Your annuity contract transfers the risks of a down market to the insurance provider, which makes you, the annuitant, protected from market and longevity risk. To offset the risk, your insurance provider will charge fees for administrative services, contract riders, and investment management. Additionally, most annuity contracts include surrender periods, which means you cannot withdraw money from the annuity without obtaining a surrender fee.

Moreover, insurance providers typically impose spreads, caps, and participation fees on indexed annuities that each can reduce returns. 

Different Annuity Phases

When you have selected a particular annuity ideal for you, it goes through various periods and phases:

  • Accumulation phase – It is the period before the payout begins and your annuity is funded, and during this stage, the money you’ve invested grows on a tax-deferred basis. 
  • Annuitization phase – It will happen once payments begin.

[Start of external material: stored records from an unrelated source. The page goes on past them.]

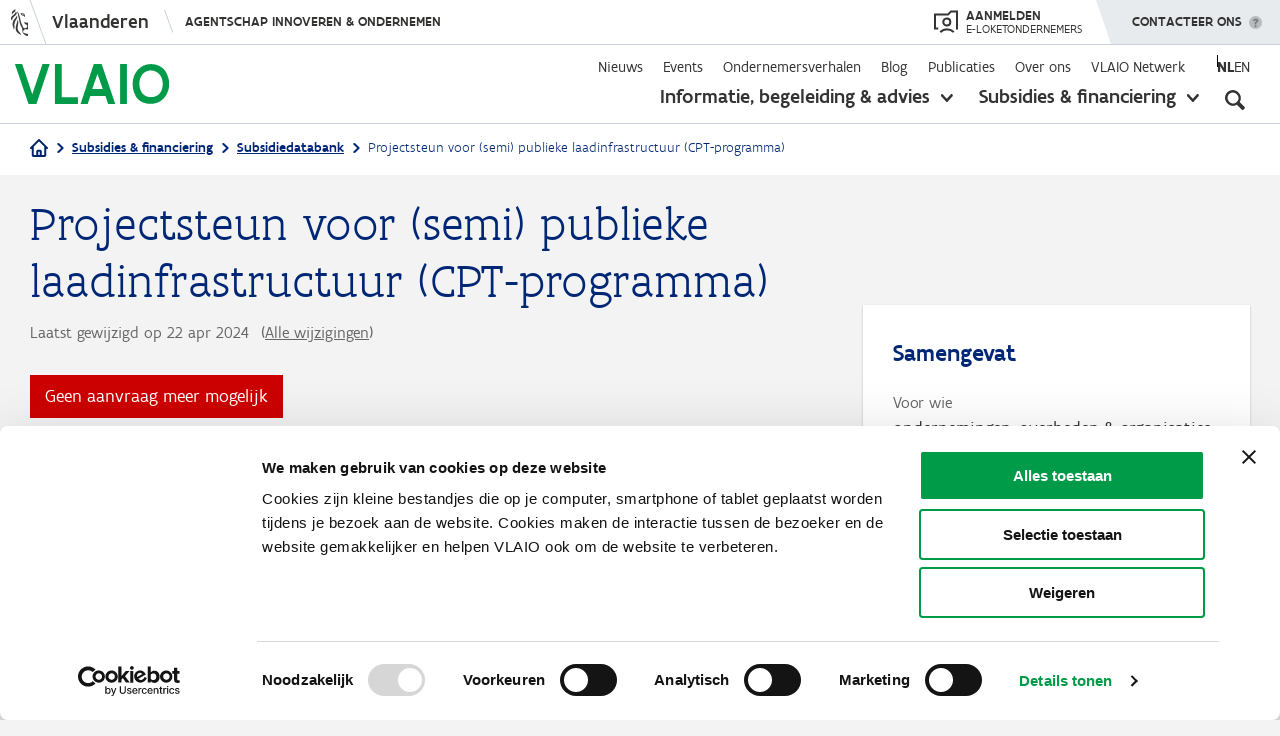

--- FILE ---
content_type: application/javascript
request_url: https://www.vlaio.be/modules/custom/vlaio_cookiebot/js/cookiebot.js?t8oao1
body_size: 172
content:
(function ($, drupalSettings) {

  'use strict';

  /**
   * Add padding-top 0 class to parent iframe element when consent isn't given.
   */
  window.addEventListener('CookiebotOnLoad', function (e) {
    if (typeof window.Cookiebot !== 'undefined' && !window.Cookiebot.consent.marketing) {
      if (drupalSettings.cookiebot.message_placeholder_cookieconsent_optout_marketing_show && drupalSettings.cookiebot.message_placeholder_cookieconsent_optout_marketing.length > 0) {
        $('[data-cookieconsent="marketing"][data-cookieblock-src]').each(function () {
          if ($(this).hasClass('cookieconsent-optin-marketing')) {
            this.parentNode.classList.add('pt-0');
            this.parentNode.classList.add('pb-0');
          }
        });
      }
    }
  }, false);

})(jQuery, drupalSettings);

What Are Other Features of Annuities?

  • As annuity riders (A provision you can include to your annuity contract to make sure you will meet your financial needs) 
  • As commissions and fees
  • As death benefits
  • As living benefits
  • Taxation
  • Free lock period

Various Annuity Fees and Charges

  • Annuity fee – This fee varies generally due to the type of annuity and the insurance provider. Most don’t charge an annual fee but include commissions in the contract.
  • Annuity surrender charge – A deferred annuity usually has a surrender charge. It is similar to an early withdrawal penalty on a certificate of deposit, and each annuity contract has a different surrender period, ranging from two to ten years.
  • Variable annuity fee – This type is included in the most complex contracts and requires the insurance provider to manage multiple subcontracts that are invested in the annuity premium. Common variable fees are administrative fees, mortality and expense risk charge, penalties, underlying fund expenses, rider fees, and charges.

What are the Benefits of Annuities?

  • It enables the investor to save money without paying taxes on the interest until later.
  • It creates a steady income stream upon retirement.

Conclusion

Are annuities good investments? To determine this, you have to think about your personal investment needs and goals. Furthermore, you should consider your age, lifestyle, and risk tolerance. This way, you would get the best annuity for you.